# Desafío 1
Por favor, reescala los registros comenzando por su primera línea y terminando en la que contiene "top-left (22, 530), bottom-right (1024, 843)", ambas incluidas. Reprodúcelas completas, enunciados incluidos, multiplicando por 1,8 cada coordenada de las respuestas y redondeando al entero más próximo, con las mitades hacia arriba.

━━━ Texto

Hacia finales de los años sesenta, ya en pleno empuje del boom latinoamericano, Carballo se retiró de lo que llamó la “alegre vida literaria”. En su último volumen editado en vida, Párrafos para un libro que no publicaré nunca (2013), confirma el hecho con estas palabras:

“El crítico debería vivir en algún lugar de difícil acceso, por ejemplo en una montaña. Editores y autores deberían enviarle sus nuevos títulos con un propio incorruptible. Así quizá sus juicios serían dignos de ser tomados en cuenta. Las corruptelas le estarían vedadas. Esta utopía, la crítica honrada, la he tratado de practicar en las sucesivas etapas de mi trabajo. En cada una de ellas conocí el rechazo, el silencio. Los autores enjuiciados casi siempre creyeron que minimizaba su talento por dos razones: la envidia o la ineptitud. En mi larga vida como crítico me las he visto negras. Un ejemplo, cuando me separé de la Mafia quedé solo. Perdí contactos con las editoriales, la amistad de casi toda la gente ‘famosa’”.

━━━━━━

# Desafío 2
En el texto sobre Carballo, ¿por qué el crítico debería vivir en un lugar de difícil acceso, como una montaña?

━━━ Registros mostrados

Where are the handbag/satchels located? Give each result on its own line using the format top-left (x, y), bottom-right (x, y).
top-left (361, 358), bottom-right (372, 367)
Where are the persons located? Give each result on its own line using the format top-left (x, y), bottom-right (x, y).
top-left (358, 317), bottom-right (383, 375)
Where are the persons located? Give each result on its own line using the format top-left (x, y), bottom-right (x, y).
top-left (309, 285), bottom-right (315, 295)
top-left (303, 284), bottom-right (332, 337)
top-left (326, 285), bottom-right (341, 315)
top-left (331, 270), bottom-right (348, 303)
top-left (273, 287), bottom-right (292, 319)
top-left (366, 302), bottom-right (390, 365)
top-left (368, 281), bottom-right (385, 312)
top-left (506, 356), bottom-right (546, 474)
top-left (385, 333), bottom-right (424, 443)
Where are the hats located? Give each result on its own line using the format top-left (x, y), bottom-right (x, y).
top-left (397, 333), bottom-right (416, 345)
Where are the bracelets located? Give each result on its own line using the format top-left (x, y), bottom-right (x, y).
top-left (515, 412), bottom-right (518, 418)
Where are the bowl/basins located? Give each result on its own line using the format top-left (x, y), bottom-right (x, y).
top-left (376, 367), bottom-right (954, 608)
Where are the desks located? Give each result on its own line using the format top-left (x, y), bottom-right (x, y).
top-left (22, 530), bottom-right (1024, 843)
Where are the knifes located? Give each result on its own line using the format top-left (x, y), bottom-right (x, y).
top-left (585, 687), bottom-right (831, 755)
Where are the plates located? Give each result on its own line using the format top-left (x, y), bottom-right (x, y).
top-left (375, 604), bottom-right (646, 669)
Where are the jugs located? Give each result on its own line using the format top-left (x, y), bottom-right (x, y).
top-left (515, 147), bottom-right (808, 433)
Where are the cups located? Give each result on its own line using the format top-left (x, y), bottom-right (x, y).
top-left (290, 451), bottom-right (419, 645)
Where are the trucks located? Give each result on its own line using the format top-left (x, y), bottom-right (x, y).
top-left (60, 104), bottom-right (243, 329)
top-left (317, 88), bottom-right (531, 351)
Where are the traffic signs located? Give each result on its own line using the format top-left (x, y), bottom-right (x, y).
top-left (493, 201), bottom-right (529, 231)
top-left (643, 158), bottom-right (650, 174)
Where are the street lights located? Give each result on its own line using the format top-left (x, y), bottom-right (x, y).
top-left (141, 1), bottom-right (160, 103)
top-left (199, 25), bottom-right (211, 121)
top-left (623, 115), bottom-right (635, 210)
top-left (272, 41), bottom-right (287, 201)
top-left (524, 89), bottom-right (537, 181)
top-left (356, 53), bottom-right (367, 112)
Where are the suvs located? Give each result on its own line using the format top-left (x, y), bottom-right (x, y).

━━━━━━

# Respuesta completa 1
Where are the handbag/satchels located? Give each result on its own line using the format top-left (x, y), bottom-right (x, y).
top-left (650, 644), bottom-right (670, 661)
Where are the persons located? Give each result on its own line using the format top-left (x, y), bottom-right (x, y).
top-left (644, 571), bottom-right (689, 675)
Where are the persons located? Give each result on its own line using the format top-left (x, y), bottom-right (x, y).
top-left (556, 513), bottom-right (567, 531)
top-left (545, 511), bottom-right (598, 607)
top-left (587, 513), bottom-right (614, 567)
top-left (596, 486), bottom-right (626, 545)
top-left (491, 517), bottom-right (526, 574)
top-left (659, 544), bottom-right (702, 657)
top-left (662, 506), bottom-right (693, 562)
top-left (911, 641), bottom-right (983, 853)
top-left (693, 599), bottom-right (763, 797)
Where are the hats located? Give each result on its own line using the format top-left (x, y), bottom-right (x, y).
top-left (715, 599), bottom-right (749, 621)
Where are the bracelets located? Give each result on its own line using the format top-left (x, y), bottom-right (x, y).
top-left (927, 742), bottom-right (932, 752)
Where are the bowl/basins located? Give each result on its own line using the format top-left (x, y), bottom-right (x, y).
top-left (677, 661), bottom-right (1717, 1094)
Where are the desks located? Give each result on its own line using the format top-left (x, y), bottom-right (x, y).
top-left (40, 954), bottom-right (1843, 1517)

# Respuesta completa 2
Porque así quizá sus juicios serían dignos de ser tomados en cuenta y las corruptelas le estarían vedadas. Editores y autores tendrían que enviarle sus nuevos títulos con un propio incorruptible.